What the task asks. Change every "shadow on grass" to "patch of shade" in the part of the entries that opens with the line containing "What is the separation" and runs through the end of the entries, and give only those lines back with nothing else altered.

Source records.
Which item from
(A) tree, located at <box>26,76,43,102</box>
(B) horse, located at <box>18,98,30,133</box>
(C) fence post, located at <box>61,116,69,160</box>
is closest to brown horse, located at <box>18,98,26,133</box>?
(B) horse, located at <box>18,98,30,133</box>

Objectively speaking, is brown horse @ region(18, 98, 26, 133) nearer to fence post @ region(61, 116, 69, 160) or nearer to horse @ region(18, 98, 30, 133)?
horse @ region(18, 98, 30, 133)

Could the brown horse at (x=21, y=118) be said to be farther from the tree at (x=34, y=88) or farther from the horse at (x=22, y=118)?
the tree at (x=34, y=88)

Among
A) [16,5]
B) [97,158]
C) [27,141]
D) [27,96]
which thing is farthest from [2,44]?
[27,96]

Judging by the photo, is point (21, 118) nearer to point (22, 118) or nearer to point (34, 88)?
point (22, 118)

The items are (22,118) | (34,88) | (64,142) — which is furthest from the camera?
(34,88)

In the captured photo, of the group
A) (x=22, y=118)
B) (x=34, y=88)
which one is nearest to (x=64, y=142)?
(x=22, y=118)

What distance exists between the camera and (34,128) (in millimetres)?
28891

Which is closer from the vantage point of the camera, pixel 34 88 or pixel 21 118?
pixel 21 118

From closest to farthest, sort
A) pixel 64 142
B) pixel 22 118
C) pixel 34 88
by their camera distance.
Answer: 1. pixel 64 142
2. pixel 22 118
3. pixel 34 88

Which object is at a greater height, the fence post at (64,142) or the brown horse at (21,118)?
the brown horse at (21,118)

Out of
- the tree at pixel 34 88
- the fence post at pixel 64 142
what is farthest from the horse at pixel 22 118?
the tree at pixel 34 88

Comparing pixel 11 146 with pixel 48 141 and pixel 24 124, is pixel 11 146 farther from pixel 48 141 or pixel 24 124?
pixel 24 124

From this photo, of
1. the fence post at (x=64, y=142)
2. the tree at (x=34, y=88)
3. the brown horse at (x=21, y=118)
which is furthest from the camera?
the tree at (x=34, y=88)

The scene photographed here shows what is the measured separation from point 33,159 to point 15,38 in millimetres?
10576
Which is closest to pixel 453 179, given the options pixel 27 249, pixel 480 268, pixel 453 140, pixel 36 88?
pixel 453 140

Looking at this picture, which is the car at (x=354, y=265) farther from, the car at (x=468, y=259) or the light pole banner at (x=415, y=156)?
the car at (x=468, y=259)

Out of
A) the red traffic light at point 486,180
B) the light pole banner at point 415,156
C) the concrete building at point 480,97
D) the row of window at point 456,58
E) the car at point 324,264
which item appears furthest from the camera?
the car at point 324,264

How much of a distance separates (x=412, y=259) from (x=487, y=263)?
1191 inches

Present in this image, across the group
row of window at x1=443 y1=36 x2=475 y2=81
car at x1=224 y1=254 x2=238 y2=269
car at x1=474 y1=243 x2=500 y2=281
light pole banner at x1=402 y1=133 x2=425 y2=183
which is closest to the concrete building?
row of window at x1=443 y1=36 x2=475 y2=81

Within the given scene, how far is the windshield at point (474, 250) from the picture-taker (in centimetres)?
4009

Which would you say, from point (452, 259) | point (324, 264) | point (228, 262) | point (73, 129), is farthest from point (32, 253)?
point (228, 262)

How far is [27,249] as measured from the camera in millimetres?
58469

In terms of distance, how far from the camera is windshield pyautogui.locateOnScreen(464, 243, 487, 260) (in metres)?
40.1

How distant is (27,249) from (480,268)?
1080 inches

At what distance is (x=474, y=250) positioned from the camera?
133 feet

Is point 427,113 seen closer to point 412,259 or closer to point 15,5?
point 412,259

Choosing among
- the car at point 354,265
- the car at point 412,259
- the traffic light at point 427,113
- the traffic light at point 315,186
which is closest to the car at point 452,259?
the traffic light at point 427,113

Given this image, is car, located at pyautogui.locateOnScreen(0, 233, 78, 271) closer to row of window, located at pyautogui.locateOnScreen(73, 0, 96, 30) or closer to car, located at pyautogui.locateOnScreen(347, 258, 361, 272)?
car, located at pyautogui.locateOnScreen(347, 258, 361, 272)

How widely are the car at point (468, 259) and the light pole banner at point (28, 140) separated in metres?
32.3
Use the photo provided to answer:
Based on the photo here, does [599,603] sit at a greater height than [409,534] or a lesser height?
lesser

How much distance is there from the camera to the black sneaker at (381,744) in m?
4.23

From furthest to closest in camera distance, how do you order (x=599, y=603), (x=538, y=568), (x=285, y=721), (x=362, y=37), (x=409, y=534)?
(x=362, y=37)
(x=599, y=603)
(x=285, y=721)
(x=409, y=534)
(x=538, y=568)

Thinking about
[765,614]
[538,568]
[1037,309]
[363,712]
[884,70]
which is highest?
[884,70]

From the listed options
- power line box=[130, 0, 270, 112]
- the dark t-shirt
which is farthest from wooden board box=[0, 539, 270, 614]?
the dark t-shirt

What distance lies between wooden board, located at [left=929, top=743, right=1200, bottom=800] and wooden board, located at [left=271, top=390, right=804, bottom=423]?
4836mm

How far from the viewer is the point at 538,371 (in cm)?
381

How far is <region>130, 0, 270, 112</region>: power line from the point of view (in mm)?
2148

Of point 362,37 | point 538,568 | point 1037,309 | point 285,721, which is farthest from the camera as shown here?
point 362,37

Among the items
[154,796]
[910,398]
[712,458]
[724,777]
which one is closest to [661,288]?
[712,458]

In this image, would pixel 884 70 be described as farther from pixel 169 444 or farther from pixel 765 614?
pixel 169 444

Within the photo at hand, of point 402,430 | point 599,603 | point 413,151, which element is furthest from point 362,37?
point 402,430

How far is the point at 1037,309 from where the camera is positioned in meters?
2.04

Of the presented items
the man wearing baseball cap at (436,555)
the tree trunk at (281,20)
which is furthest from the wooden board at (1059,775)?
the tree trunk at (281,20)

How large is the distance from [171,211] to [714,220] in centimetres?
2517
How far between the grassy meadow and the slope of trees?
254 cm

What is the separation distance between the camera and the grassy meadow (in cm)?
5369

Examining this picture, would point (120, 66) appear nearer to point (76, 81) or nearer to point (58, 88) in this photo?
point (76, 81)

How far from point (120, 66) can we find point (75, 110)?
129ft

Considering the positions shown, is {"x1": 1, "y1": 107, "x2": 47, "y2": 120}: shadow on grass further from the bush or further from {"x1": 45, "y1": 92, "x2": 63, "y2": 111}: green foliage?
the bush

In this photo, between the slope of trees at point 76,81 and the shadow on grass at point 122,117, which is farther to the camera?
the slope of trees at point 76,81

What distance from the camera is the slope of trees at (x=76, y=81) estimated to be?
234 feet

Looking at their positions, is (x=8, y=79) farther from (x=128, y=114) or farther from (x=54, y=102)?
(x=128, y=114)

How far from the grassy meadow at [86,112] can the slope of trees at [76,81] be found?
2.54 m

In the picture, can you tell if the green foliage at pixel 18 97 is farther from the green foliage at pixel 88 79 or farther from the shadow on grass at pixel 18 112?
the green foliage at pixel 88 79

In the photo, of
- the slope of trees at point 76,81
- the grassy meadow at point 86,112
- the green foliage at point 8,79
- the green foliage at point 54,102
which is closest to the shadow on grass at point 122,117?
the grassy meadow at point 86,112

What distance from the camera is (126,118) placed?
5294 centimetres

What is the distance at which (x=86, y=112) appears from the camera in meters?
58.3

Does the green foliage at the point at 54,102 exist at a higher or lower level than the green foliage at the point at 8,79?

Correct result.
What is the separation distance between the camera and the grassy meadow (in cm)?
5369

Examining this picture, would point (120, 66) appear nearer to point (76, 81) or nearer to point (58, 88) in this photo?
point (76, 81)

How far from point (120, 66) can we find point (75, 110)?
129ft

Considering the positions shown, is {"x1": 1, "y1": 107, "x2": 47, "y2": 120}: patch of shade further from the bush or further from {"x1": 45, "y1": 92, "x2": 63, "y2": 111}: green foliage?
the bush

In this photo, between the slope of trees at point 76,81 and the patch of shade at point 122,117, which is farther to the camera?
the slope of trees at point 76,81

What distance from the camera is the slope of trees at (x=76, y=81) estimated to be?
234 feet

Looking at their positions, is (x=8, y=79) farther from (x=128, y=114) or farther from (x=54, y=102)?
(x=128, y=114)

How far from the grassy meadow at [86,112] can the slope of trees at [76,81] be found?
2.54 m

In the picture, can you tell if the green foliage at pixel 18 97 is farther from the green foliage at pixel 88 79 or farther from the patch of shade at pixel 18 112?
the green foliage at pixel 88 79

In the photo, of
- the slope of trees at point 76,81
- the grassy meadow at point 86,112
- the green foliage at point 8,79
- the green foliage at point 54,102
which is closest to the patch of shade at point 122,117?
the grassy meadow at point 86,112

What distance from the camera is (126,118) placed?
5294 centimetres

What is the distance at which (x=86, y=112) appears from the camera in meters?
58.3

Does the green foliage at the point at 54,102 exist at a higher or lower level than the green foliage at the point at 8,79?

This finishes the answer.